Entries shown start

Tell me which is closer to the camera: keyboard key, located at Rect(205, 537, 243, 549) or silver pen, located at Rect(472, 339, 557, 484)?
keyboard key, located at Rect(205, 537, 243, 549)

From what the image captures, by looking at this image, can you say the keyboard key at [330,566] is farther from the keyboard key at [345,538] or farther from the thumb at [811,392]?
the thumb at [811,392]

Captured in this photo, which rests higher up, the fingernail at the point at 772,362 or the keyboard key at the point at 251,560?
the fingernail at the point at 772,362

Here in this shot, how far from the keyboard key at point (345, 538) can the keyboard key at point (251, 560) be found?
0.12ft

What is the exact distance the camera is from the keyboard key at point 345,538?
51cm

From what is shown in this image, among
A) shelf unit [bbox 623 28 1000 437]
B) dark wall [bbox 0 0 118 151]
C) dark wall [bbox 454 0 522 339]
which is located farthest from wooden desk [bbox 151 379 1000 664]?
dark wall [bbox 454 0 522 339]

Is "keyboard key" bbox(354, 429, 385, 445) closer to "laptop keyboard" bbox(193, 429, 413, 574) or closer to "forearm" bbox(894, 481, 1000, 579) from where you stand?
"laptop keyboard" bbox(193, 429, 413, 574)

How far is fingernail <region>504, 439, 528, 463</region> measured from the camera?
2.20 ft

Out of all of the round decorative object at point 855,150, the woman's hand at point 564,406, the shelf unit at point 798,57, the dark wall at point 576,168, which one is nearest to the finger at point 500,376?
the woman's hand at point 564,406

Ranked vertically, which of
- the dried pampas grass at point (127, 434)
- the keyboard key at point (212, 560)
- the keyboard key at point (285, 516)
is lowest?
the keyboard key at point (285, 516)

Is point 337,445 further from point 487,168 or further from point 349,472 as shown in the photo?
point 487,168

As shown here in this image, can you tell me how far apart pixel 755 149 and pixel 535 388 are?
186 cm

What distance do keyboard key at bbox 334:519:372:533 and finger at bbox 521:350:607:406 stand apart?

Entries shown end

The task | Extract every line of the listing above and reproduce each one verbatim, from the first line to the last.

Task response |
Tell me which is closer to the camera: keyboard key, located at Rect(205, 537, 243, 549) or silver pen, located at Rect(472, 339, 557, 484)?
keyboard key, located at Rect(205, 537, 243, 549)

From what the image captures, by looking at this image, can you say the keyboard key at [330,566] is farther from the keyboard key at [345,538] or farther from the thumb at [811,392]?
the thumb at [811,392]

Captured in this photo, which rests higher up, the fingernail at the point at 772,362 or the keyboard key at the point at 251,560?
the fingernail at the point at 772,362

Here in this shot, how far from the keyboard key at point (345, 538) can the keyboard key at point (251, 560) be found?
0.12ft

What is the exact distance the camera is from the keyboard key at point 345,538?
51cm

From what is shown in this image, among
A) shelf unit [bbox 623 28 1000 437]
B) dark wall [bbox 0 0 118 151]
C) dark wall [bbox 454 0 522 339]
which is located farthest from wooden desk [bbox 151 379 1000 664]?
dark wall [bbox 454 0 522 339]

Is "keyboard key" bbox(354, 429, 385, 445) closer to "laptop keyboard" bbox(193, 429, 413, 574) or closer to "forearm" bbox(894, 481, 1000, 579) from where you stand?
"laptop keyboard" bbox(193, 429, 413, 574)

How far is fingernail <region>504, 439, 528, 463</region> measured from the camera?
2.20 ft

Out of all of the round decorative object at point 855,150, the woman's hand at point 564,406, the shelf unit at point 798,57, the dark wall at point 576,168, which one is nearest to the finger at point 500,376?
the woman's hand at point 564,406

Ranked vertically, which of
- the dried pampas grass at point (127, 434)
- the keyboard key at point (212, 560)
- the keyboard key at point (285, 516)
is lowest?
the keyboard key at point (285, 516)

Is point 337,445 further from point 487,168 or further from point 349,472 as shown in the photo?
point 487,168

As shown here in this image, can you tell me how far apart pixel 755 149 and pixel 535 388 are?
186 cm

What distance do keyboard key at bbox 334:519:372:533 and finger at bbox 521:350:607:406 stand apart?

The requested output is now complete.